Auch die Diskussion um einen Kinderarzt im nordöstlichen Landkreis Haßberge hat Sabine Dittmar verfolgt. Mit Kinderärzten ist der Kreis ausgezeichnet versorgt, nur sitzen alle Stellen in Haßfurt. Die Praxis hier erfährt bei Experten großes Lob. Für „Routinegeschichten“, also Impfungen oder Vorsorgeuntersuchungen könnte sich Sabine Dittmar eine „Zweitpraxis“ in Ebern vorstellen, „das würde die KV unterstützen“. Überdies soll bei den Kinderarzt-Stellen die Beplanung geändert werden und künftig so wie bei den Hausärzten gelten – also nicht nach Kreis, sondern in kleineren Regionen beplant werden.

Bedarf sieht Sabine Dittmar auch beim Apothekennotdienst, der nach wie vor nicht abgestimmt sei. Und: „Auch wenn ein Aufschrei der Apotheker folgen wird, muss man diskutieren, ob einer Bereitschaftspraxis nicht einen Medikamentenkoffer zur Verfügung gestellt wird.“ Außerdem setzt sie sich für ein Kinderkrankengeld über das zwölfte Lebensjahr hinaus ein, den Zugang von Zeitsoldaten zur gesetzlichen Krankenversicherung sowie eine Erhöhung der ärztlichen Mindestsprechzeiten von 20 auf 25 Wochenstunden.

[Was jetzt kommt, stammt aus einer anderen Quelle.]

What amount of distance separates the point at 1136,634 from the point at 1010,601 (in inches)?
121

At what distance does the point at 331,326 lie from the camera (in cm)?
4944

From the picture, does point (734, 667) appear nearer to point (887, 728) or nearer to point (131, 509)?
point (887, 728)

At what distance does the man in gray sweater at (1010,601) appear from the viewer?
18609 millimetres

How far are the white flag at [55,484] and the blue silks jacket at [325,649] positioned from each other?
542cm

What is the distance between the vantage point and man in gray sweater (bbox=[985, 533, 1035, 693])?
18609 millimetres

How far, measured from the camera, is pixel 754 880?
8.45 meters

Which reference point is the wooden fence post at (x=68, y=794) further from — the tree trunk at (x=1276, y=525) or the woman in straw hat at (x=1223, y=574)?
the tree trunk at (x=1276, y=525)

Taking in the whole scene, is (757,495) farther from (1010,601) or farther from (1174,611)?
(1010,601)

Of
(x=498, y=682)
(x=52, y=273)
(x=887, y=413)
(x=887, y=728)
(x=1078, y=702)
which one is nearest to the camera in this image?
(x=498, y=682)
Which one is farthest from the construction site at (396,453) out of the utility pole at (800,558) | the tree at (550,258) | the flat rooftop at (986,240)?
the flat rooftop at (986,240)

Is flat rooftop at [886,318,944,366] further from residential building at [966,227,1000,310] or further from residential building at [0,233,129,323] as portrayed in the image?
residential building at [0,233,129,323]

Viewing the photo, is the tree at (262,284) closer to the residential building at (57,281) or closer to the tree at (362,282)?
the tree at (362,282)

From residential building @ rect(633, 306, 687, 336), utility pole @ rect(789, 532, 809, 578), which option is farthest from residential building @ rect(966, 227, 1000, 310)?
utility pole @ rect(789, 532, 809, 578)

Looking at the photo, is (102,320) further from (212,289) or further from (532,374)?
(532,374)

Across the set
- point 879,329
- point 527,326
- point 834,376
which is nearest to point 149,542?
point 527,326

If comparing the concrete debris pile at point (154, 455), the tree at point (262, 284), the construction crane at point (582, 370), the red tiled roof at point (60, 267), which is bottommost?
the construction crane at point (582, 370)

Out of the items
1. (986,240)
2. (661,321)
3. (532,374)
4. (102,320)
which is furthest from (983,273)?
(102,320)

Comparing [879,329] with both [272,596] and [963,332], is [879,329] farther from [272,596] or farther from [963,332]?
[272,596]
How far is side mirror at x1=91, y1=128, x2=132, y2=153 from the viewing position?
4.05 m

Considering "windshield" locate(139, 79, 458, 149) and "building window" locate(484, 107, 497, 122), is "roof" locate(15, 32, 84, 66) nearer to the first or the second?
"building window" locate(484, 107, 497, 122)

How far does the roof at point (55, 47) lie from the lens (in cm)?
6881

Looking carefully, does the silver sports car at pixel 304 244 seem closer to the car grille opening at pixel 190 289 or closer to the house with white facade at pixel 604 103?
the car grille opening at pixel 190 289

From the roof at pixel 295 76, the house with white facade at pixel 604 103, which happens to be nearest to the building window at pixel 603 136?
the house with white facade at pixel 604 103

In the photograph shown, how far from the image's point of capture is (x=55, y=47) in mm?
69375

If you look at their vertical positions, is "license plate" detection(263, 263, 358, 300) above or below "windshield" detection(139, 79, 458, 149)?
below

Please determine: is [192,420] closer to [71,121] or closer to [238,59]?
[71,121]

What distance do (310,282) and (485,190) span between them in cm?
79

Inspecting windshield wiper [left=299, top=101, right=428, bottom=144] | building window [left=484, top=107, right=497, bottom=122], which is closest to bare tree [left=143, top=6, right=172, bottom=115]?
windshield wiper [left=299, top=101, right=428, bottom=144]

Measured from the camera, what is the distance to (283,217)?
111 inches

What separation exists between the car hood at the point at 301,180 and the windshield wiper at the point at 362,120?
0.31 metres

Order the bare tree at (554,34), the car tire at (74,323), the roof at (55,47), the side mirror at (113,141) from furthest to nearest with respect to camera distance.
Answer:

Und: Bei einer regulierten Abgabe von Cannabis an Erwachsene lässt die Arbeitsgruppe Gesundheit der SPD nicht locker. Ein striktes Verbot sei gescheitert, wie die Zahlen zeigen würden, so Sabine Dittmar. „Wir stigmatisieren, kriminalisieren und verbauen die berufliche Zukunft, können aber auf der anderen Seite keine vernünftige Prävention anbieten“, sagt die SPD-Politikerin. Dabei will sie Cannabis nicht verharmlosen: „Es ist eine Droge – genauso wie Alkohol.“ Doch der eine bekomme einen Eintrag ins Führungszeugnis, der andere nicht. Auch aus der Justiz kämen Stimmen, die ihre Kräfte lieber anderswo eingesetzt sähen.